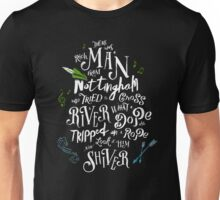 A Song for Robin Hood Unisex T-Shirt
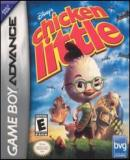 Caratula nº 24509 de Disney's Chicken Little (200 x 202)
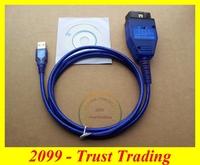 Best Price For High Quality  vag 409 VAG KKL USB+Fiat Ecu Scan with Best Chip FT232 diagnostic interface  vag 409+fiat ecu scan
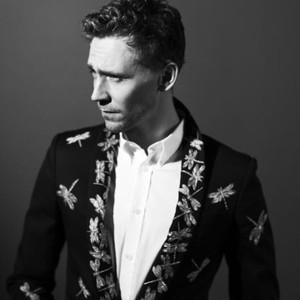 Tom Hiddleston - Rotten Tomatoes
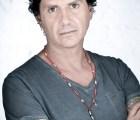 Su segundo disco solista, México y más: entrevista con Saúl Hernández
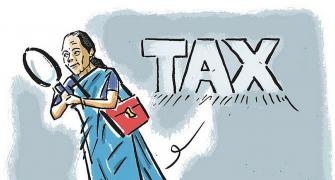 Indirect tax mop-up beats estimate, grows 12% in FY21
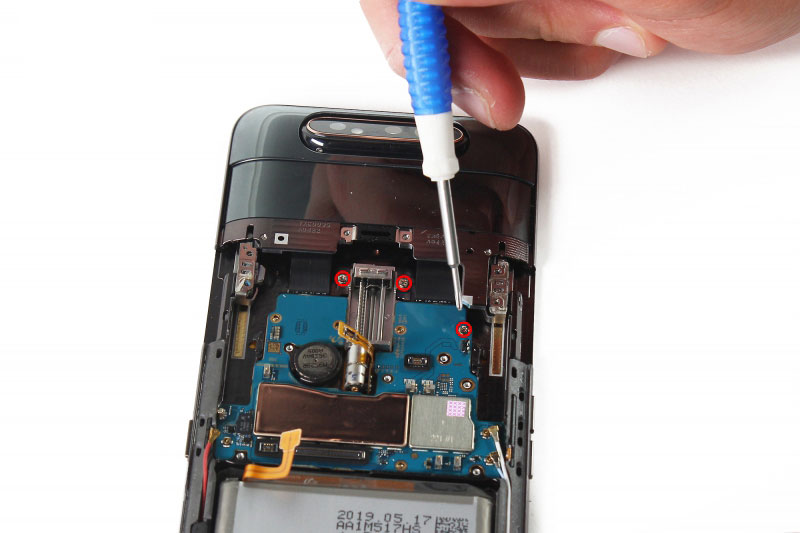 جدا کردن قالب دوربین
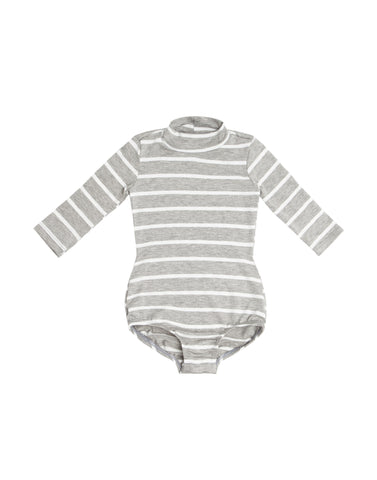 Grey Stripe Mock Neck Long Sleeve Bodysuit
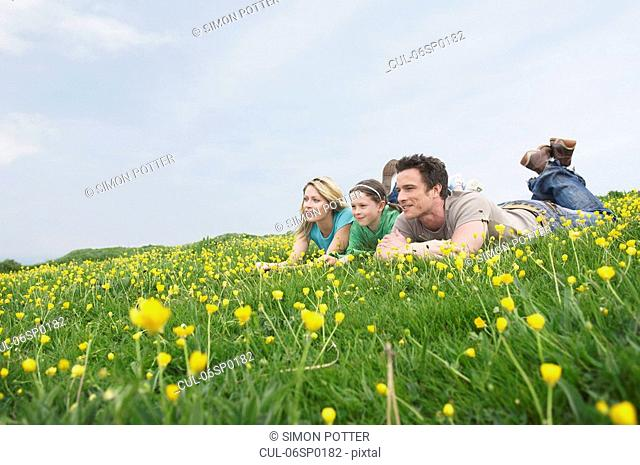 Family laying in field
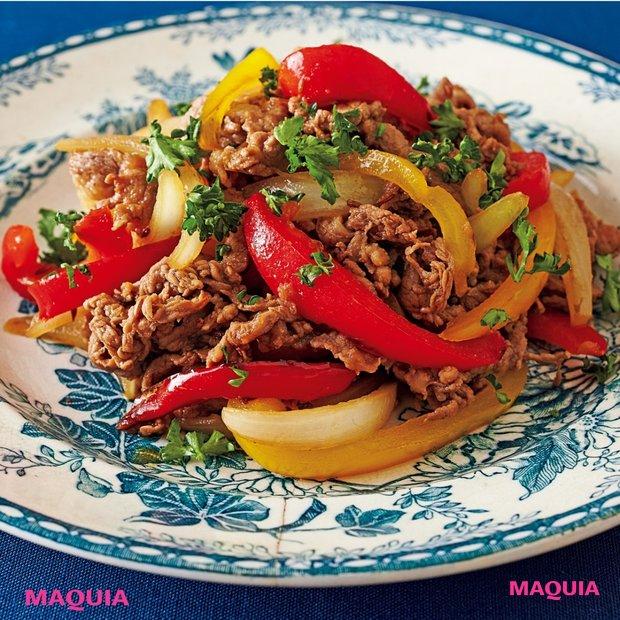 タンパク質がしっかりとれる! ラム&豚肉を使った絶品ビューティレシピ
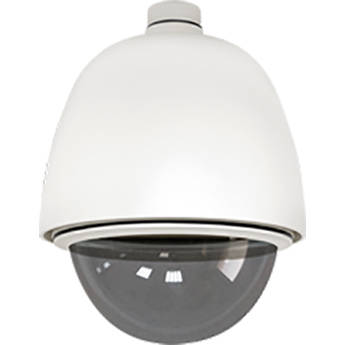 Vivotek Outdoor Dome Housing with Smoked Cover for IP8152 and IP8173H Cameras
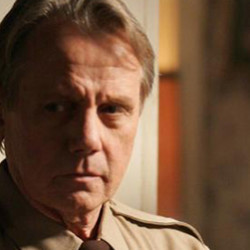 William Sanderson talks True Blood and Lost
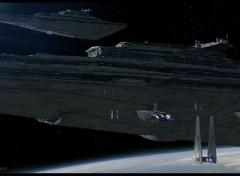 Movies Artwork Star Wars VII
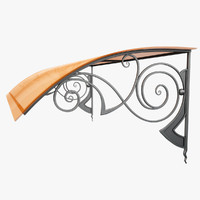 wrought iron awning 3d max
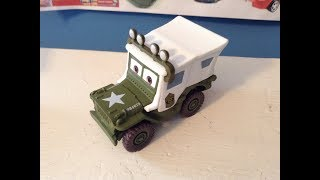 Disney Cars Sarge with Roof Lights (Holiday Sarge) Review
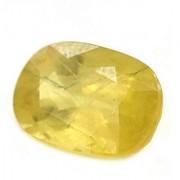 Jaipur Gemstone 9.5 -Ratti IGL&I Yellow Yellow Sapphire (Pukhraj) Precious Gemstone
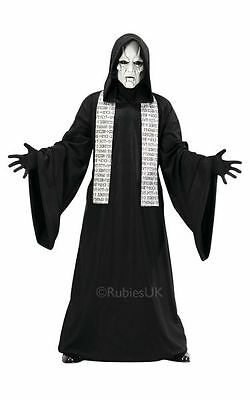 SALE! Adult Phantom Mens Halloween Horror Party Fancy Dress Costume Outfit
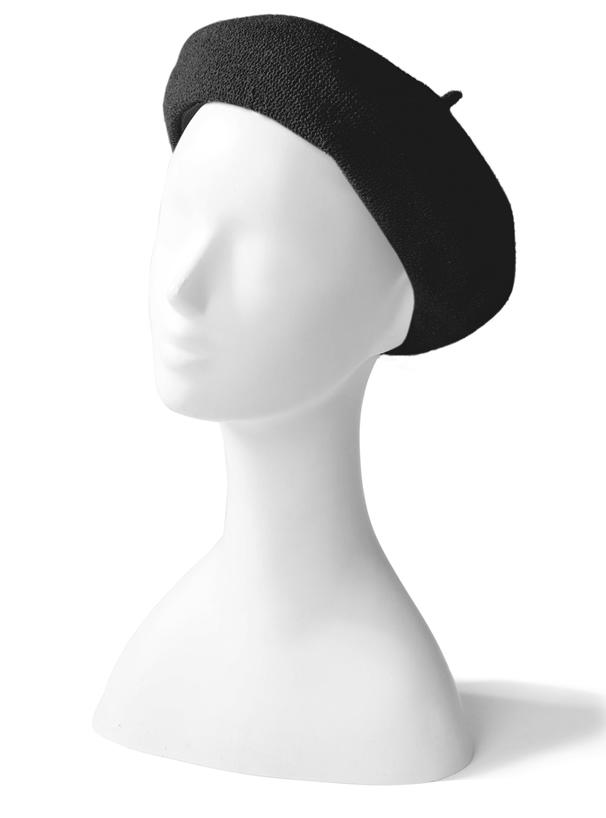 パイルサーモベレー帽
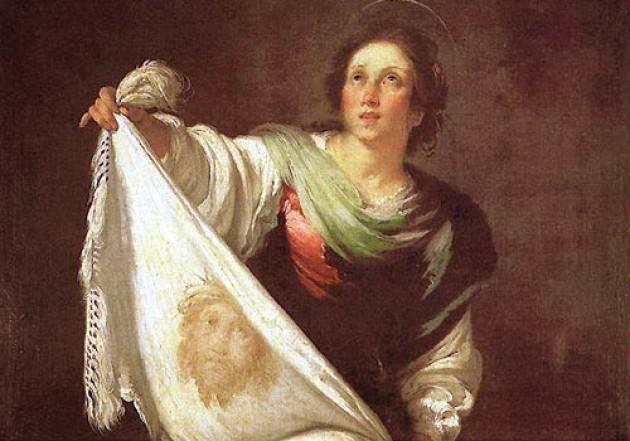 EL FASULÈT La poesia di Mara Soldi Maretti proposta da Agostino Melega (Cremona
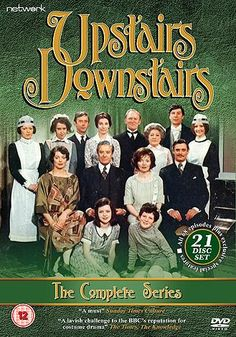 (4) Upstairs, Downstairs - 1971 | GetGlue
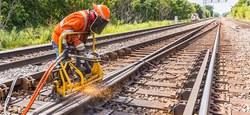 Des travaux ferroviaires en gare d'Ath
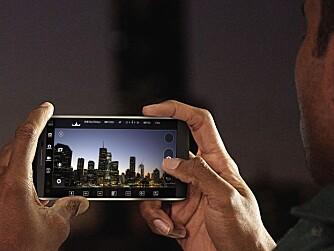 FULL KONTROLL: LG V10 lar deg få full kontroll over foto og videoopptakene. Her kan du fokusere manuelt mens du filmer, eller endre eksponering uten å stoppe opptaket.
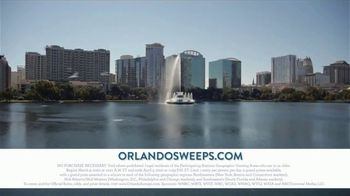 2020 Visit Orlando Sweepstakes TV Spot, 'A Dream Trip' - Thumbnail 5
● ● ● ● ● ● ●
--- WORK INSTRUCTIONS ---
"Caratula nº 24509" marks the first line to copy, and "Family laying in field" marks the last. Repeat that stretch above exactly, with no pictures.

--- ANSWER ---
 Caratula nº 24509 de Disney's Chicken Little (200 x 202)
 Best Price For High Quality  vag 409 VAG KKL USB+Fiat Ecu Scan with Best Chip FT232 diagnostic interface  vag 409+fiat ecu scan
 Tom Hiddleston - Rotten Tomatoes
 Su segundo disco solista, México y más: entrevista con Saúl Hernández
 Indirect tax mop-up beats estimate, grows 12% in FY21
 جدا کردن قالب دوربین
 Grey Stripe Mock Neck Long Sleeve Bodysuit
 Family laying in field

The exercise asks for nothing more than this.